Even if you’re the most ardent, bandanna-wearing member of the American Outlaws you’d probably have to concede that Jozy Altidore’s tenure at Sunderland has turned into a total flop. At the start of the 2013-14 Premier League season, it was easy to minimize the blame for Altidore: then-manager Paolo Di Canio didn’t know what he was doing, or Sunderland is atrocious and the club’s struggles are hardly the American striker’s fault.
As we zero in on the World Cup, it’s harder to make excuses for Altidore’s lack of goals. What looked like the proper move in Altidore’s career trajectory in the summer has instead proved to be mostly a disaster. (Admission: back in August I thought he’d score double-digit goals.)
The Sunderland fans and media have already sharpened up the knives toward the New Jersey native. The next domino will be American fans worrying about Altidore’s performance and how it relates to Jurgen Klinsmann’s National Team. He has but two goals to his name at Sunderland, one in the League Cup back in August vs. lower league opposition, and the other vs. Chelsea in December. That’s not exactly the resume of a guy you want leading the attacking line at a World Cup, is it?

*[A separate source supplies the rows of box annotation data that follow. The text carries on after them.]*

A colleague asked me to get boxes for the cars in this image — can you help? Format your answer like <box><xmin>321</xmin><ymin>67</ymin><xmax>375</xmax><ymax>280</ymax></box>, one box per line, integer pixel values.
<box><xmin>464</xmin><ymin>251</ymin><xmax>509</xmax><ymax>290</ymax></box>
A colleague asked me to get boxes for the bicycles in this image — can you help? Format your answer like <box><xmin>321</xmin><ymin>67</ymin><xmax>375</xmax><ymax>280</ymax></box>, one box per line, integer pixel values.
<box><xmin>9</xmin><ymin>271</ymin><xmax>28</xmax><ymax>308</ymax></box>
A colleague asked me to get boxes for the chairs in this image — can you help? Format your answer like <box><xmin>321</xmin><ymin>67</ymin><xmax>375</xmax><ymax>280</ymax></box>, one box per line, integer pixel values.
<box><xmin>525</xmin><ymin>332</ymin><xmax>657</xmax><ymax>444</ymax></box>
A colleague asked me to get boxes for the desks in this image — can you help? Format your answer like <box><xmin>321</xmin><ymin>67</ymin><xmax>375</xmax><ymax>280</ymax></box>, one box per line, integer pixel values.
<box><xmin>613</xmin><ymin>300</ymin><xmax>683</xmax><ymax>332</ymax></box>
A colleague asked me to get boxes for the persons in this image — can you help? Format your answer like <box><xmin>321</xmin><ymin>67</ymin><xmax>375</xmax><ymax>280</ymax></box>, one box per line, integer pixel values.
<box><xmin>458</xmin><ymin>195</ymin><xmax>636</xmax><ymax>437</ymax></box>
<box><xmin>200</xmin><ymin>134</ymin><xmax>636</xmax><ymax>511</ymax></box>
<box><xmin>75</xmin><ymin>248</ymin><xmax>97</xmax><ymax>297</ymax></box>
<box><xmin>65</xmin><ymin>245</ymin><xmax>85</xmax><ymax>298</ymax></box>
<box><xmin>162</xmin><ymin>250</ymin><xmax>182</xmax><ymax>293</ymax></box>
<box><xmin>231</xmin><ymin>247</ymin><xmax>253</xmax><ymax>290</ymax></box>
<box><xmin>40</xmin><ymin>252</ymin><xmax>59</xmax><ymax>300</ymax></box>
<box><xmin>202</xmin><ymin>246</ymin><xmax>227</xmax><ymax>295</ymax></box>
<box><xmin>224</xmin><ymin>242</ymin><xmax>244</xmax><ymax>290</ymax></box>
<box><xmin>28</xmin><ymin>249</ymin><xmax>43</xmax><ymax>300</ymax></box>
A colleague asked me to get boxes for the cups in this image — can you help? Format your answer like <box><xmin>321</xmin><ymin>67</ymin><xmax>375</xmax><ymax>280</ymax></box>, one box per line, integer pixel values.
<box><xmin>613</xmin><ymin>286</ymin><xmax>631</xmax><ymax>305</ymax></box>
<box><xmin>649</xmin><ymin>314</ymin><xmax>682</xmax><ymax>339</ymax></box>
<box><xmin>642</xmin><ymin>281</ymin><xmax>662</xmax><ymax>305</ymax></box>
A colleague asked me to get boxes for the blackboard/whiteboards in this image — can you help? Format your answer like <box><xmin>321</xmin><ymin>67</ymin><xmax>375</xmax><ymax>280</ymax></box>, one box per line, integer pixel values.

The track record here is that Altidore — as he bounced from club to club in Europe — was briefly dropped from the U.S. squad and went nearly two years without an international goal from 2011-2013. When Altidore found a home at AZ in the Netherlands last season, where he scored 31 goals — a record for Americans in Europe — that form carried over to the National Team. Altidore scored in five straight games from late May to August, including a spectacular hat trick performance in a friendly vs. Bosnia.
It’s probably going to be up to Altidore himself to improve on his poor track in English soccer, which now stands at a paltry four goals in 56 appearances for Hull City and Sunderland. On the plus side, Altidore is still getting some minutes under new Sunderland manager Gus Poyet. In the team’s semifinals upset of Manchester United in the League Cup Altidore played in both legs, albeit as a sub each time.
Still the club recalled Connor Wickham — himself another disappointment — from a loan spell, meaning Altidore now needs to fight for minutes with Stephen Fletcher and Fabio Borini at striker. Since November, Sunderland have only started a game with two strikers on the field once – a pairing of Altidore and Fletcher — and it lost that game in December to Tottenham. More than likely, Altidore’s remaining minutes are going to come off the bench. (Altidore was included in the starting lineup in Sunderland’s Wednesday match with Stoke City, an encouraging sign.)
Sunderland will be fighting to stave off relegation the rest of the season, so unless Altidore shows rapid improvement the club isn’t going to field a striker who doesn’t score goals, and in mid-January had committed 32 fouls compared to only nine tackles won. As we’ve seen Altidore isn’t at his best isolated alone at the top of an attack, but he’s also struggled to cash in on the limited opportunities in front of goal.
Add it up and Altidore’s options in the next few days are quite limited:
- Look for a short-term loan, likely to a team in the English Championship as Brek Shea did.
- Follow in the footsteps of Clint Dempsey and Michael Bradley and return to MLS.
- Grind it out at Sunderland.
Sunderland paid $13 million for him in the summer and wouldn’t want to take a loss selling him after seven unimpressive months. You’d think his old club — AZ — wouldn’t mind having him back, but it’s replaced him with U.S. teammate Aron Johannson and hasn’t looked back.
Realistically when you couple Altidore’s struggles and Dempsey’s dip in form since moving to Seattle, Klinsmann might need to get a little more creative when the U.S. faces Ghana in June, or at least come up with a solid Plan B if his presumed top two scoring threats continue to misfire. There’s always a chance that Alexi Lalas’ “form is fallacy” line comes into play and once Altidore comes into the U.S. pre-World Cup camp in May that all his Sunderland struggles melt away. Even so, American fans have a right to be concerned the longer Altidore’s malaise at Sunderland continues.